Verbraucherzentrale: Viele Fälle von Verbraucher-Abzocke in Thüringen
Immer mehr Verbraucher in Thüringen nutzen das Beratungsangebot der Verbraucherzentrale. Oft geht es um Rechtsfragen und Abzocke.
Falsch berechnete Zinsen, teure Energieverträge oder Abzocke bei angeblich wertvollen Büchern - der Beratungsbedarf der Thüringer bei der Verbraucherzentrale steigt. Ihre Mitarbeiter haben im vergangenen Jahr insgesamt etwa 10.100 Verbraucher beraten. Darunter waren mehr als 3000 Beratungen zum Thema Energie, sagte Mara Mertin von der Verbraucherzentrale Thüringen in Erfurt.
Die Zahl der Beratungen sei damit um etwa 1500 im Vergleich zum Vorjahr gestiegen. "2023 war für viele Verbraucher ein Jahr im Krisenmodus wegen hoher Preise für Lebensmittel und Energie." Diese Situation sei von einer Reihe von Unternehmen ausgenutzt worden, die unlauter agierten.
Vielfach sei es um Regelungen in Verträgen gegangen - vom Fitnessstudio über den Telekommunikations- bis zum Stromanbieter. Angesichts des gestiegenen Bedarfs sei Vertragsrechtsberatung zu den Themen Energie, Strom, Wasser ausgebaut worden. Sie machten inzwischen ein Drittel der knapp 7000 Beratungen zu Verbraucherrechten aus. Energierecht werde jetzt in allen zwölf Beratungsstellen thüringenweit angeboten. Zudem gebe es zweimal wöchentlich eine kostenfreie Energierechts-Hotline der Verbraucherzentrale.
Der Geschäftsführer der Verbraucherzentrale, Ralph Walther, forderte die Politik auf, die Finanzierung der ausgeweiteten Energierechts-Beratung dauerhaft zu sichern. Bisher sei sie nur bis zum Jahresende geklärt. "Wir müssen wegkommen von dieser instabilen Projektförderung", sagte Walther.
Zinsen falsch berechnet
Die Verbraucherschützer hatten es im vergangenen Jahr unter anderem mit falsch berechneten Zinsen bei lange laufenden Prämiensparverträgen zu tun. In einem Fall habe die Neuberechnung der Fachleute der Verbraucherzentrale einen Betrag von mehr als 7000 Euro ergeben, die der Ratsuchende dann bei seinem Geldinstitut durchsetzen konnte, sagte Rebecca Bergmann von der Verbraucherzentrale. Allein zu Zinsberechnungen habe es 100 Anfragen gegeben.
Für viel Beratungsbedarf sorgte auch ein Telekommunikationsanbieter, der laut Bergmann vor allem ältere Menschen mit einer unlauteren Masche abgezockt hat. Allein im vergangenen Jahr habe es mehr als 600 Beschwerden gegen einen Anbieter aus Nordrhein-Westfalen bei der Verbraucherzentrale Thüringen gegeben. "In diesem Jahr sind es auch bereits einige Hundert", sagte Bergmann. Sie berichtete von "verzweifelten älteren Menschen", die letztlich über längere Zeit telefonisch nicht mehr erreichbar waren.

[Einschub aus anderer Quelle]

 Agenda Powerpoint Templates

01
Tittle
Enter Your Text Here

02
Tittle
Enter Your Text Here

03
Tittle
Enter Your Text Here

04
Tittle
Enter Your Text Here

Betrug mit vermeintlich wertvollen Büchern
In einem anderen Fall seien Verbraucher einer bundesweiten Betrugsmasche mit vermeintlich wertvollen Büchern aufgesessen. Die Täter hätten ihren Opfern Faksimile verkauft mit dem Versprechen, dass diese damit den Wert ihrer eigenen Sammlungen steigern und diese dann zu hohen Preisen verkaufen könnten. Dabei gaukelten sie vor, dass die Bücher deutlich wertvoller seien, als es tatsächlich der Fall ist.
Bei den Betroffenen handele es sich überwiegend um ältere Menschen, die früher Kunden des Nachschlagewerks "Bertelsmann Lexikothek" gewesen seien. Sie hätten teilweise Kredite aufgenommen, um die angeblich fehlenden Bücher ihrer Sammlung zu kaufen, damit diese im Wert steige. Von einem Thüringer wisse sie, dass er so sein Haus verloren habe. "Die Schadenssumme ist extrem hoch", sagte Bergmann. "Wir arbeiten mit der Polizei zusammen."

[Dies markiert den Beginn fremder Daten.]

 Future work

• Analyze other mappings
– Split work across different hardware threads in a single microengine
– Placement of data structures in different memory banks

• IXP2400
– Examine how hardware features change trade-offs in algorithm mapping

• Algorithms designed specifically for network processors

Neues Projekt: Ernährungsberatung
In diesem Jahr startet die Verbraucherzentrale ein neues Projekt, das ärmeren Menschen helfen soll, sich auch mit wenig Geld gesund zu ernähren. Es sollen Infostände, Beratungen und Gespräche angeboten werden - auch in Zusammenarbeit mit Sozialberatungsstellen, Familienzentren oder Tafeln.